Exercise:
Copy out the passage about conditional love songs in full, word for word.

Given passage:
As we move through Viertel’s book, The Secret Life of the American Musical, we have come to the chapter on “Conditional Love Songs.” Not every show follows this exact structure, but a significant amount do. And not every show has a love story at its core, but again, most do. It can take the form of romantic love, familial love, friendly love, or passion for life, but (in a good story) the heart of the protagonist is always on fire for someone or something.

Rarely, if ever, do two characters traipse onto stage at the top of a musical in love and happy (Know of any? Share them in the comments section). The only way to go is down from there, right? And while a play might take that depressing look at real life, we don’t want a musical to be a downer. It does need to be a glimpse of real life at its root, but remember from the “I Want” songs chapter, we need “unique characters, striking situations, and vividly drawn worlds.”1

What is a “conditional love song?”

Provided records:
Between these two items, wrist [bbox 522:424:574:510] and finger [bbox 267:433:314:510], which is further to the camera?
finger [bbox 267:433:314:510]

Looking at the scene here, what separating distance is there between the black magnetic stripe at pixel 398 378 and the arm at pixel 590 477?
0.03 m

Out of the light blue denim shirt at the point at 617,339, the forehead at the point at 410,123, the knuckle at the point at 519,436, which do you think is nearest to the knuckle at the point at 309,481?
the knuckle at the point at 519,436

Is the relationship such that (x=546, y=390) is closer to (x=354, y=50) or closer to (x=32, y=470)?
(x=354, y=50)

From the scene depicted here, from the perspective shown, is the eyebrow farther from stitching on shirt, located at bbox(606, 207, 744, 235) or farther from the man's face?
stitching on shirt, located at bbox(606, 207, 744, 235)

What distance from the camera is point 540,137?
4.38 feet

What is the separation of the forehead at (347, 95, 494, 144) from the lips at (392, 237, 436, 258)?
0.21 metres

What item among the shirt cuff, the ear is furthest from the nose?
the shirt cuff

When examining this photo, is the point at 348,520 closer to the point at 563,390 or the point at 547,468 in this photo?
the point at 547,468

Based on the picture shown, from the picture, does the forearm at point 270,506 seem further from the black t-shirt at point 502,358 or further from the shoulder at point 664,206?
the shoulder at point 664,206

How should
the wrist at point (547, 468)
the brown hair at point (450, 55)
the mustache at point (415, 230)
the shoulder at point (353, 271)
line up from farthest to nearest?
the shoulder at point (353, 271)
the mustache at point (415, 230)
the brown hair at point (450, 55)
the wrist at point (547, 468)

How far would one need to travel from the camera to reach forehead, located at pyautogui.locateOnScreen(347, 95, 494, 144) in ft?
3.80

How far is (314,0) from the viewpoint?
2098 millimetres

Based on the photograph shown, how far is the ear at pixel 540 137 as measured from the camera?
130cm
* * *
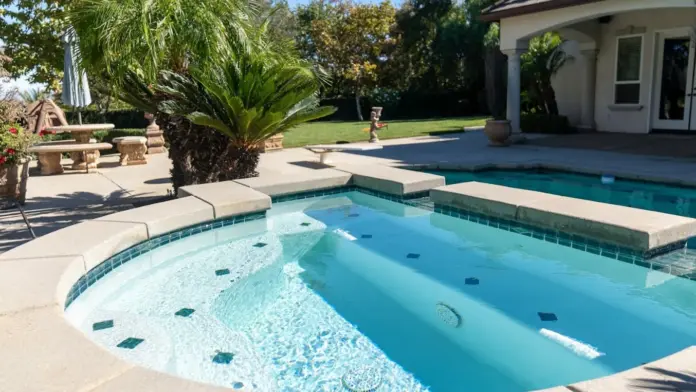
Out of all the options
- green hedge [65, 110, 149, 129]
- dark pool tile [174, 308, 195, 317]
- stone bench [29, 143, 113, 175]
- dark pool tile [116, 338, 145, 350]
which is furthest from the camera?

Correct result:
As we move through Viertel’s book, The Secret Life of the American Musical, we have come to the chapter on “Conditional Love Songs.” Not every show follows this exact structure, but a significant amount do. And not every show has a love story at its core, but again, most do. It can take the form of romantic love, familial love, friendly love, or passion for life, but (in a good story) the heart of the protagonist is always on fire for someone or something.

Rarely, if ever, do two characters traipse onto stage at the top of a musical in love and happy (Know of any? Share them in the comments section). The only way to go is down from there, right? And while a play might take that depressing look at real life, we don’t want a musical to be a downer. It does need to be a glimpse of real life at its root, but remember from the “I Want” songs chapter, we need “unique characters, striking situations, and vividly drawn worlds.”1

What is a “conditional love song?”